BEGIN Data for this task

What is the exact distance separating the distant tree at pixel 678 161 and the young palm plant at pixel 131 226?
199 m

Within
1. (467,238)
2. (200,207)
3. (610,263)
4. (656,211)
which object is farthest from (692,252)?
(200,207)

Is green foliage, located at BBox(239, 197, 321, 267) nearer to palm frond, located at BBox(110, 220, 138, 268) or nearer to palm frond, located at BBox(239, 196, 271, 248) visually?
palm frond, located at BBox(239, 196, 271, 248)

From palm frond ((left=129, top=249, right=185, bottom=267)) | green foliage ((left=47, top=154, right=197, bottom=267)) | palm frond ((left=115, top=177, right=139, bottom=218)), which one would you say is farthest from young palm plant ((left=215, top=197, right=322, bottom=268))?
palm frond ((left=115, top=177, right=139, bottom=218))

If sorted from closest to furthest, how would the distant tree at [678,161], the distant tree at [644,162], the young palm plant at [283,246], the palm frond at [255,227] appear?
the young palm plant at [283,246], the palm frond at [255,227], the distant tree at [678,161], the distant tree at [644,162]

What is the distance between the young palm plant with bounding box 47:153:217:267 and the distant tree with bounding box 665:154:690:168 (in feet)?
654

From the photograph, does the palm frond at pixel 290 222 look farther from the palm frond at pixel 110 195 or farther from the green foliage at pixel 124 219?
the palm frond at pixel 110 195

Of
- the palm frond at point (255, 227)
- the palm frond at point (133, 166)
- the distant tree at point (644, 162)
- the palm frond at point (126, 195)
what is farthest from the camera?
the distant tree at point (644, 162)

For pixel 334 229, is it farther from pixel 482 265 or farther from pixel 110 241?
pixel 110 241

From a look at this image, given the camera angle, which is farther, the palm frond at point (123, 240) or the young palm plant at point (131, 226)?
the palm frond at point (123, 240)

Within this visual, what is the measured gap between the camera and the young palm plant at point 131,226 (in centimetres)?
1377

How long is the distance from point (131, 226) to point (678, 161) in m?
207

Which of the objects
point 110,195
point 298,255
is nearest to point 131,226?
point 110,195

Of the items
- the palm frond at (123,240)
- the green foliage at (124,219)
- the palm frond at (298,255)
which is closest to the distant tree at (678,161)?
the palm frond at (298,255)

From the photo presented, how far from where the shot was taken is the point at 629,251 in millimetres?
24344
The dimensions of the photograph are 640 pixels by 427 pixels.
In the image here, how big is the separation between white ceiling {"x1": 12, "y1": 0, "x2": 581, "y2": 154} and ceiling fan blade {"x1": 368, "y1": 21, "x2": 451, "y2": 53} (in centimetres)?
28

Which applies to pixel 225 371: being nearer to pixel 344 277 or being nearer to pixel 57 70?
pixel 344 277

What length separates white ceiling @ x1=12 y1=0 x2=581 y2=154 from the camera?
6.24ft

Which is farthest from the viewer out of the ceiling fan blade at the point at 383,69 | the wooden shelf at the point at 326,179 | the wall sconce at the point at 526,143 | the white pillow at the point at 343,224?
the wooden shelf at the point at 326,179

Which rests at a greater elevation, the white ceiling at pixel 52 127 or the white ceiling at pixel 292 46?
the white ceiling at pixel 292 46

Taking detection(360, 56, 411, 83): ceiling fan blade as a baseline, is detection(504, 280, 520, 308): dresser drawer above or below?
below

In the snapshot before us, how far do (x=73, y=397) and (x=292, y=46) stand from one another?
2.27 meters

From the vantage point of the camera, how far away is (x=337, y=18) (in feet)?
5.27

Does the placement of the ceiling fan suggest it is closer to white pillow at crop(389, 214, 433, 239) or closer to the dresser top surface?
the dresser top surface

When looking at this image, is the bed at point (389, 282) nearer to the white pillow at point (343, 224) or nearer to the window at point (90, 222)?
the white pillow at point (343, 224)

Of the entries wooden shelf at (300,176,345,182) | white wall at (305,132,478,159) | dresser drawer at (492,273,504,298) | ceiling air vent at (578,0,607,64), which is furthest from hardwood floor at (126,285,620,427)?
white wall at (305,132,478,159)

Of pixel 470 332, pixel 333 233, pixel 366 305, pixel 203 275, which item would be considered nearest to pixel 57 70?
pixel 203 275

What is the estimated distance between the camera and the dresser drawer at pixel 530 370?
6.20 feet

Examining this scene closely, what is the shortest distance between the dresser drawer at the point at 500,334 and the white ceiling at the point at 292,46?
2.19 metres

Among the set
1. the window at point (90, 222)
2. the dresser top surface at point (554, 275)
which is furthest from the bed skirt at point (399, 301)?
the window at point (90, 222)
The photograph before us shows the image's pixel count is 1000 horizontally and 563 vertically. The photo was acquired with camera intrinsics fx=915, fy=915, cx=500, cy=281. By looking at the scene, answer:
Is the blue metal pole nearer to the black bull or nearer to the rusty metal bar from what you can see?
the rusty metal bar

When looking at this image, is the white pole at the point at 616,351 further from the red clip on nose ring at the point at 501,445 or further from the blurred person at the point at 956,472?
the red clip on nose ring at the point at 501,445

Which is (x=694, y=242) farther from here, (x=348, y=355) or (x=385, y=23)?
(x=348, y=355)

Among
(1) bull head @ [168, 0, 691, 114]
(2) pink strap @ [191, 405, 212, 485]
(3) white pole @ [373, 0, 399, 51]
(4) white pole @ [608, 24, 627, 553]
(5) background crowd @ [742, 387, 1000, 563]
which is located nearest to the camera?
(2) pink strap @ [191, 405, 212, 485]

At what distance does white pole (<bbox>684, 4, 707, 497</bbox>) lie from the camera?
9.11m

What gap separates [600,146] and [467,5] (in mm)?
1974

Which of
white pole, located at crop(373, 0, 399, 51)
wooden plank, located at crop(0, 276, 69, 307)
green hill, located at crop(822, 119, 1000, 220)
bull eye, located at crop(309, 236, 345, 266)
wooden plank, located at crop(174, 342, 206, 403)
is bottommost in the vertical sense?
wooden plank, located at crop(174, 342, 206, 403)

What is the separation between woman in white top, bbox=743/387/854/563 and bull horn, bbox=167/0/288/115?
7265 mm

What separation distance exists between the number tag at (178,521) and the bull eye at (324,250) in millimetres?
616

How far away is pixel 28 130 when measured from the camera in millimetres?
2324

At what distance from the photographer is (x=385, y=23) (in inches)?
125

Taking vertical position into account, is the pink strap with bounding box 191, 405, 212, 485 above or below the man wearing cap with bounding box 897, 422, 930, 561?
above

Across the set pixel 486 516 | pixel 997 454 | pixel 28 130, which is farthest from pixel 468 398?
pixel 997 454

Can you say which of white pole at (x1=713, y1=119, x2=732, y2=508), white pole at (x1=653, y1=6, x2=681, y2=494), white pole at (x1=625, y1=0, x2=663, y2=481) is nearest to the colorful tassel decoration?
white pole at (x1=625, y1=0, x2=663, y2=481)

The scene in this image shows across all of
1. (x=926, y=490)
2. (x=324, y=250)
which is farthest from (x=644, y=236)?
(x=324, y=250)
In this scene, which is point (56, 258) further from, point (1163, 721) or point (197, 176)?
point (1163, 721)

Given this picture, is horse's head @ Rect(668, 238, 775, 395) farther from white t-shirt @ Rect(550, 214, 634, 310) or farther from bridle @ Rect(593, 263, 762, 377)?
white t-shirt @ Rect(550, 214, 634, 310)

END Data for this task

• **Written exercise**
Every entry should be output exactly as written, please.

• **Answer for this exercise**
What is the exact distance separating the distant tree at pixel 678 161 and the young palm plant at pixel 131 226?
199 m

Within
1. (467,238)
2. (200,207)
3. (610,263)
4. (656,211)
which object is farthest from (692,252)?
(200,207)

Is green foliage, located at BBox(239, 197, 321, 267) nearer to palm frond, located at BBox(110, 220, 138, 268) or nearer to palm frond, located at BBox(239, 196, 271, 248) visually?
palm frond, located at BBox(239, 196, 271, 248)

From palm frond ((left=129, top=249, right=185, bottom=267)) | green foliage ((left=47, top=154, right=197, bottom=267)) | palm frond ((left=115, top=177, right=139, bottom=218)), which one would you say is farthest from young palm plant ((left=215, top=197, right=322, bottom=268))?
palm frond ((left=115, top=177, right=139, bottom=218))

If sorted from closest to furthest, how would the distant tree at [678,161], the distant tree at [644,162], the young palm plant at [283,246], the palm frond at [255,227] appear?
the young palm plant at [283,246], the palm frond at [255,227], the distant tree at [678,161], the distant tree at [644,162]

What is the distance between the young palm plant with bounding box 47:153:217:267 and the distant tree with bounding box 665:154:690:168 (in feet)?
654

From the photograph, does the palm frond at pixel 290 222 look farther from the palm frond at pixel 110 195 or farther from the green foliage at pixel 124 219?
the palm frond at pixel 110 195

Of
- the palm frond at point (255, 227)
- the palm frond at point (133, 166)
- the distant tree at point (644, 162)
- the palm frond at point (126, 195)
what is farthest from the camera?
the distant tree at point (644, 162)

For pixel 334 229, is it farther from pixel 482 265 or farther from pixel 110 241?
pixel 110 241

From a look at this image, given the camera angle, which is farther, the palm frond at point (123, 240) or the young palm plant at point (131, 226)?
the palm frond at point (123, 240)

Within this visual, what is the measured gap between the camera and the young palm plant at point 131,226 (in centimetres)?
1377

How long is the distance from point (131, 226) to point (678, 161) in m?
207

Which of the objects
point 110,195
point 298,255
is nearest to point 131,226?
point 110,195

Of the items
- the palm frond at (123,240)
- the green foliage at (124,219)
- the palm frond at (298,255)
which is closest to the distant tree at (678,161)?
the palm frond at (298,255)

From the photo presented, how far from where the shot was taken is the point at 629,251 in millimetres?
24344
The dimensions of the photograph are 640 pixels by 427 pixels.
In the image here, how big is the separation between white ceiling {"x1": 12, "y1": 0, "x2": 581, "y2": 154} and ceiling fan blade {"x1": 368, "y1": 21, "x2": 451, "y2": 53} (in centimetres)?
28

Which applies to pixel 225 371: being nearer to pixel 344 277 or being nearer to pixel 57 70?
pixel 344 277

What length separates white ceiling @ x1=12 y1=0 x2=581 y2=154 from the camera?
6.24ft

Which is farthest from the viewer out of the ceiling fan blade at the point at 383,69 | the wooden shelf at the point at 326,179 | the wall sconce at the point at 526,143 | the white pillow at the point at 343,224?
the wooden shelf at the point at 326,179

Which rests at a greater elevation, the white ceiling at pixel 52 127 or the white ceiling at pixel 292 46?
the white ceiling at pixel 292 46

Taking detection(360, 56, 411, 83): ceiling fan blade as a baseline, is detection(504, 280, 520, 308): dresser drawer above or below?
below

In the snapshot before us, how far do (x=73, y=397) and (x=292, y=46) stand from one another?
2.27 meters

From the vantage point of the camera, how far away is (x=337, y=18) (in feet)?
5.27

Does the placement of the ceiling fan suggest it is closer to white pillow at crop(389, 214, 433, 239) or closer to the dresser top surface?
the dresser top surface

When looking at this image, is the bed at point (389, 282) nearer to the white pillow at point (343, 224) or nearer to the window at point (90, 222)?
the white pillow at point (343, 224)

Of the entries wooden shelf at (300,176,345,182) | white wall at (305,132,478,159) | dresser drawer at (492,273,504,298) | ceiling air vent at (578,0,607,64), which is furthest from hardwood floor at (126,285,620,427)?
white wall at (305,132,478,159)

Of pixel 470 332, pixel 333 233, pixel 366 305, pixel 203 275, which item would be considered nearest to pixel 57 70?
pixel 203 275

What is the estimated distance between the camera and the dresser drawer at pixel 530 370?
6.20 feet

Examining this scene closely, what is the shortest distance between the dresser drawer at the point at 500,334 and the white ceiling at the point at 292,46?
2.19 metres

Among the set
1. the window at point (90, 222)
2. the dresser top surface at point (554, 275)
which is furthest from the bed skirt at point (399, 301)?
the window at point (90, 222)
The photograph before us shows the image's pixel count is 1000 horizontally and 563 vertically. The photo was acquired with camera intrinsics fx=915, fy=915, cx=500, cy=281. By looking at the scene, answer:
Is the blue metal pole nearer to the black bull or nearer to the rusty metal bar from what you can see?
the rusty metal bar

When looking at this image, is the white pole at the point at 616,351 further from the red clip on nose ring at the point at 501,445 or further from the blurred person at the point at 956,472?
the red clip on nose ring at the point at 501,445

Which is (x=694, y=242) farther from here, (x=348, y=355) or (x=385, y=23)?
(x=348, y=355)

Among
(1) bull head @ [168, 0, 691, 114]
(2) pink strap @ [191, 405, 212, 485]
(3) white pole @ [373, 0, 399, 51]
(4) white pole @ [608, 24, 627, 553]
(5) background crowd @ [742, 387, 1000, 563]
which is located nearest to the camera?
(2) pink strap @ [191, 405, 212, 485]

At what distance does white pole (<bbox>684, 4, 707, 497</bbox>) lie from the camera?
9.11m

What gap separates [600,146] and [467,5] (in mm)?
1974

Which of
white pole, located at crop(373, 0, 399, 51)
wooden plank, located at crop(0, 276, 69, 307)
green hill, located at crop(822, 119, 1000, 220)
bull eye, located at crop(309, 236, 345, 266)
wooden plank, located at crop(174, 342, 206, 403)
is bottommost in the vertical sense?
wooden plank, located at crop(174, 342, 206, 403)

What is the separation between woman in white top, bbox=743/387/854/563 and bull horn, bbox=167/0/288/115?
7265 mm

What separation distance exists between the number tag at (178,521) and the bull eye at (324,250) in millimetres?
616

How far away is pixel 28 130 when measured from the camera in millimetres?
2324

At what distance from the photographer is (x=385, y=23) (in inches)?
125

Taking vertical position into account, is the pink strap with bounding box 191, 405, 212, 485 above or below the man wearing cap with bounding box 897, 422, 930, 561?
above

Across the set pixel 486 516 | pixel 997 454 | pixel 28 130, which is farthest from pixel 468 398?
pixel 997 454

Can you say which of white pole at (x1=713, y1=119, x2=732, y2=508), white pole at (x1=653, y1=6, x2=681, y2=494), white pole at (x1=625, y1=0, x2=663, y2=481) is nearest to the colorful tassel decoration?
white pole at (x1=625, y1=0, x2=663, y2=481)

The scene in this image shows across all of
1. (x=926, y=490)
2. (x=324, y=250)
which is farthest from (x=644, y=236)?
(x=324, y=250)
In this scene, which is point (56, 258) further from, point (1163, 721) or point (197, 176)?
point (1163, 721)

Given this picture, is horse's head @ Rect(668, 238, 775, 395) farther from white t-shirt @ Rect(550, 214, 634, 310) or farther from bridle @ Rect(593, 263, 762, 377)?
white t-shirt @ Rect(550, 214, 634, 310)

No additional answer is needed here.